** Start of DATA SHOWN **

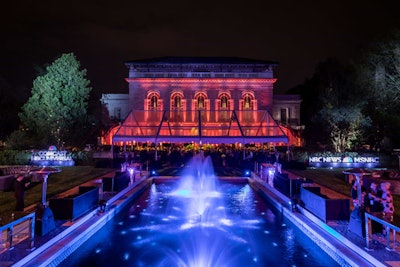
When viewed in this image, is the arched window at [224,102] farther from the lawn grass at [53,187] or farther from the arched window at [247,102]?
the lawn grass at [53,187]

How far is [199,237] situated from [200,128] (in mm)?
14638

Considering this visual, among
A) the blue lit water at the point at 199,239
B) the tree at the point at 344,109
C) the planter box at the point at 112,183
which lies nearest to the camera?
the blue lit water at the point at 199,239

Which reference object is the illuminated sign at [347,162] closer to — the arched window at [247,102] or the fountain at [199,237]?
the fountain at [199,237]

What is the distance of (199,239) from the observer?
285 inches

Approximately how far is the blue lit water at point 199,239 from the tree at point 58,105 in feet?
52.7

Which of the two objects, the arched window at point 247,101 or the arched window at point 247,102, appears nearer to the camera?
the arched window at point 247,101

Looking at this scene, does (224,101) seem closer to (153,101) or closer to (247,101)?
(247,101)

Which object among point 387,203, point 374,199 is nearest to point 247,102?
point 374,199

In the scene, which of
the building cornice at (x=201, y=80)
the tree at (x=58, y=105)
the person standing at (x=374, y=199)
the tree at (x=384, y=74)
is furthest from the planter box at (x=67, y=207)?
the building cornice at (x=201, y=80)

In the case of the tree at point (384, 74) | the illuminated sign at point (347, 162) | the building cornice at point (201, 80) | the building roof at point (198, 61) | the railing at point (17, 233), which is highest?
the building roof at point (198, 61)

** End of DATA SHOWN **

TASK GOAL:
Please count the lines in the items above that contain the word "this" and reply with that number only.

EXERCISE OUTPUT:
3